--- Page extract ---
Start of Block

Kovler Diabetes Center welcomed more than 120 patients and family members at this year's Monogenic Diabetes Family Forum, June 23-25
This year, Kovler Diabetes Center is celebrating its 10th anniversary, capping a decade of cutting-edge patient care and research notable for its leading role in identifying new genes for diabetes and using genetic information to drive clinical decision making.
The celebration of this milestone will look ahead to the next 10 years, building on a long tradition of accomplishments in diabetes research at the University of Chicago based on scientific advances that impact patient care. These include the discovery of the pathways of insulin biosynthesis and secretion by Donald Steiner, Professor of Biochemistry and Molecular Biology, and the demonstration by Arthur Rubenstein, Professor of Medicine, that the measurement of byproducts of the insulin secretory pathway (proinsulin, C-peptide and other peptides) provides important insights into the health of the pancreatic beta cell and alterations in disease. Other advances include the development of methods to accurately measure pancreatic beta cell function in humans and the identification of diabetes susceptibility genes led by Graeme Bell, Professor of Medicine.

End of Block

[Saved entries]
Start of Block

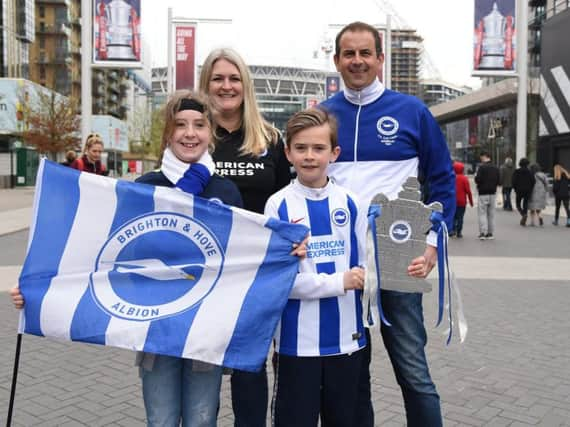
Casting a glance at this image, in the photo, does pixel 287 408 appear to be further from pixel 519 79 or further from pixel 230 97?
pixel 519 79

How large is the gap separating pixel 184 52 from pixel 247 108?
77.0 feet

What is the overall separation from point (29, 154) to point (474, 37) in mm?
28336

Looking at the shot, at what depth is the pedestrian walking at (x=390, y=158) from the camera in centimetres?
311

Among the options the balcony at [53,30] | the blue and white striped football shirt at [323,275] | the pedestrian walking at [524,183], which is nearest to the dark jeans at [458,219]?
the pedestrian walking at [524,183]

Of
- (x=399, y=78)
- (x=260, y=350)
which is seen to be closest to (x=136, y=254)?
(x=260, y=350)

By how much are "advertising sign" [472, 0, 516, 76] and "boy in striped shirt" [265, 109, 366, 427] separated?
71.4 feet

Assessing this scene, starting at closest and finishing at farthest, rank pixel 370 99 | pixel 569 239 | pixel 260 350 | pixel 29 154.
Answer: pixel 260 350, pixel 370 99, pixel 569 239, pixel 29 154

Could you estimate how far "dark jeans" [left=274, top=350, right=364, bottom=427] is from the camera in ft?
9.12

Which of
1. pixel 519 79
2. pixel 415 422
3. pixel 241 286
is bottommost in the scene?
pixel 415 422

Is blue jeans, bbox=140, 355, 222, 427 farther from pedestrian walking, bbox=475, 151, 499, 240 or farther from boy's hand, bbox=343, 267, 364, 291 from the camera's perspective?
pedestrian walking, bbox=475, 151, 499, 240

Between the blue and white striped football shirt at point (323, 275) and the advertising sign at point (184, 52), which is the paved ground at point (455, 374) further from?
the advertising sign at point (184, 52)

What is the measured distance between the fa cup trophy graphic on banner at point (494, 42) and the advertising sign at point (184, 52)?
439 inches

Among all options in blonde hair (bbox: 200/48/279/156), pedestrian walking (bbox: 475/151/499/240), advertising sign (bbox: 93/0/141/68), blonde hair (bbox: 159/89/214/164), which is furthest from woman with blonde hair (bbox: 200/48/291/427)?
advertising sign (bbox: 93/0/141/68)

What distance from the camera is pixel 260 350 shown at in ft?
9.12
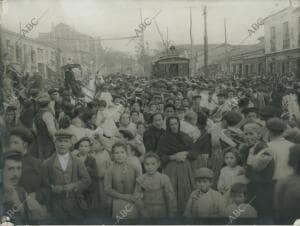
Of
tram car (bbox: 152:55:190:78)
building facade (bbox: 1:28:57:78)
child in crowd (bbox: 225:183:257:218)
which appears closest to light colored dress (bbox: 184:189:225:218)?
→ child in crowd (bbox: 225:183:257:218)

End of Block

--- Explore the material ---
A - According to the Kovler Diabetes Center text, how many patients and family members attended this year's Monogenic Diabetes Family Forum?
B - Using the Kovler Diabetes Center text, explain why measuring the byproducts of the insulin secretory pathway is significant.
C - Pick up the Kovler Diabetes Center text at its final sentence and continue it.

--- Answers by task ---
A - More than 120 patients and family members attended the forum.

B - Arthur Rubenstein showed that measuring these byproducts (proinsulin, C-peptide and other peptides) provides important insights into the health of the pancreatic beta cell and alterations in disease.

C -
The establishment of the Kovler Diabetes Center by a transformative gift from Jonathan Kovler and the Kovler Family Foundation has allowed us, under the leadership of Lou Philipson, Professor of Medicine, to organize diabetes care more comprehensively into a center that includes endocrinology and various specialties essential for optimal diabetes care, including podiatry, cardiology, ophthalmology, nephrology, psychology and neurology. The gift from the Kovler family gave the new center an identity and a space dedicated to all aspects of diabetes care. We are deeply grateful to Jonathan Kovler for his generosity and also to his wife, Sally, whose leadership of the Kovler Diabetes Center Board has raised funds to support the ongoing needs of the Center.
Unfortunately, the epidemic of diabetes in our country continues unabated. At any given time, almost 30 percent of UCMC inpatients have some form of diabetes, and the economic and public health costs to our community are enormous. Cutting-edge research and innovative treatment have never been more important. Congratulations to Lou Philipson and the physicians and staff who work in the Kovler Diabetes Center for a very productive first 10 years. We are confident that the next 10 years will be equally successful.